Finn laughed. “Alright, alright.” He smirked. “I’ll ask you again in a year.”
                                                         ~ 0 ~
“I cannot believe you let this happen,” you muttered. 
Finn chuckled as he gently rocked his son in his arms. “I told you.”
“You didn't have to carry him around for nine months and fucking push him out,” you grumbled, stroking your two year old daughter’s hair as she slept next to you. 
“I've been thinking,” Finn said quietly, sitting down on the bed next to you. 
“Oh, we know that’s not good for you,” you replied, smiling. 
“Shush,” Finn said, gently nudging you. “Would you be ok with his name being John Arthur Shelby?”
You paused. “Are you sure?”
Finn nodded. “Yeah. If you’re alright with it?”
You reached up and put a hand on Finn’s cheek. “Finn, my love, it’s your decision. I love the name and if you’re alright with it, then that’s what we’ll call him.”
Finn smiled, leaning up and kissing your cheek. “I love you.”

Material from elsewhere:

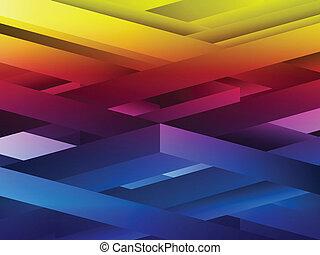 arc-en-ciel, résumé, lignes, géométrique, arrière-plan.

“I love you too,” you replied, kissing him back.
                                                        ~ 0 ~
“If Tommy knew about this -”
“He’d either find it hilarious or be deeply insulted.”
You chuckled as Finn struggled to get the stallion you’d just bought into the field. “I cannot believe you’ve named the stallion, the most stubborn horse I’ve ever met, after your brother.”
Finn laughed. “It’s only suitable. A stubborn arsehole who thinks he’s better than everyone else.”
“Tommy in a nutshell,” you summarised. 
Finn finally managed to get the horse into the field and sighed happily as he shut the gate, walking over to you. 
“Where’s Peggy and John?”
“In the field with the lambs,” you replied, nodding to where your five year old daughter and your two year old son were playing with the lambs. “Why?”
Finn sighed, his hand snaking around your waist. “I think we should go to Birmingham.”
You looked up at him. “Move or visit?”
Finn paused. “Visit. I love our life here, Y/N, I do but...I miss them.”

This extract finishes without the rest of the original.